#### Provided passage ####

Renaissance, which only last year took down its last Stouffer sign, will switch to the Doubletree flag should the deal go through. The Hong Kong-based New World group, which owns about 54.4 percent of Renaissance shares, also would convert to the Doubletree name, retaining its real estate interests. Doubletree would have first refusal on any future hotels acquired by New World.
The agreement carries a $50 million breakup fee, to be paid by the party that fails to proceed with the transaction.
"This is a great opportunity for Doubletree to get their name out there internationally," said Ted Mandigo, director of Landauer Associates Inc., Chicago.
Because most habitués of higher-priced hotels cover an array of international cities, their hotel chains need global presence, Mandigo said. Many rely on frequent travel programs for upgrades and VIP treatment. And the scores of international business travelers scouting for U.S. hotels look for a brand name that they recognize.
"Just as an airline needs to fly where the people are traveling, hotel brands need to have properties where their customer base is going," Adler said. "And this deal would be a good fit, without tremendous overlap. Doubletree won't run into a lot of conflicting properties in the same market."
Larger chains also fare better in the hotel arena, said Scott Brush, president of Brush & Co., Miami. "We're getting to the point where chains have to be pretty big to be able to afford all the new technology, such as the global computer network," he said. "It will take a significant investment, and smaller hotel companies will be at a disadvantage."

####

Description of the task:
Using the passage on the Doubletree deal, answer each question below.
(a) How large is the breakup fee in the agreement, and which party pays it?
(b) What position and firm are given for Ted Mandigo?
(c) According to Scott Brush, what will smaller hotel companies face?
The lines that follow are not needed for the work on this passage.

#### Data section ####

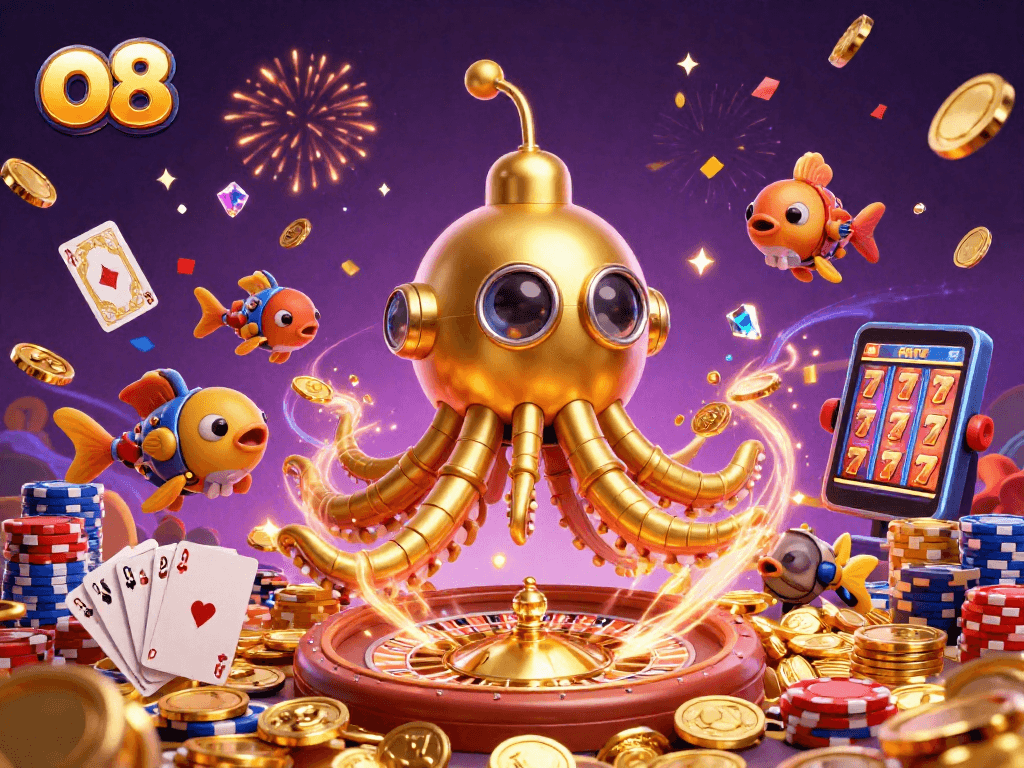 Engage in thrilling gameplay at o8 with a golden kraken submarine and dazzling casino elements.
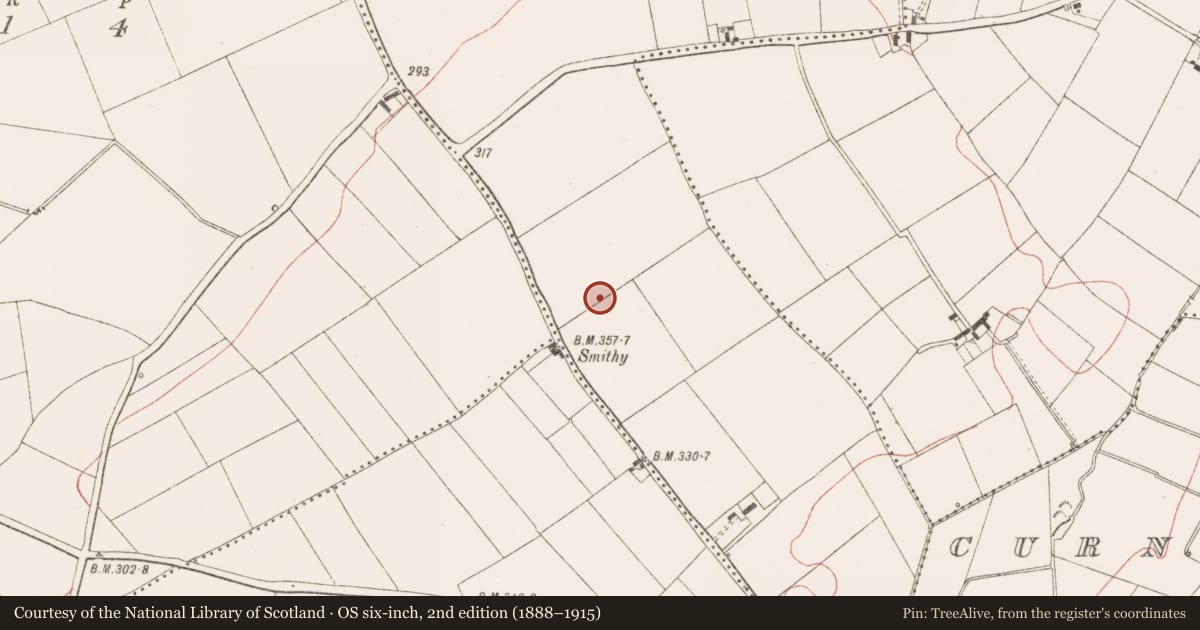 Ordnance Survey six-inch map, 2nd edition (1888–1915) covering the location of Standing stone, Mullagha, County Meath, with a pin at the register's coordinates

####

Exercise answer:
(a) The breakup fee is $50 million. The party that fails to proceed with the transaction pays it.
(b) He is director of Landauer Associates Inc., Chicago.
(c) They will be at a disadvantage.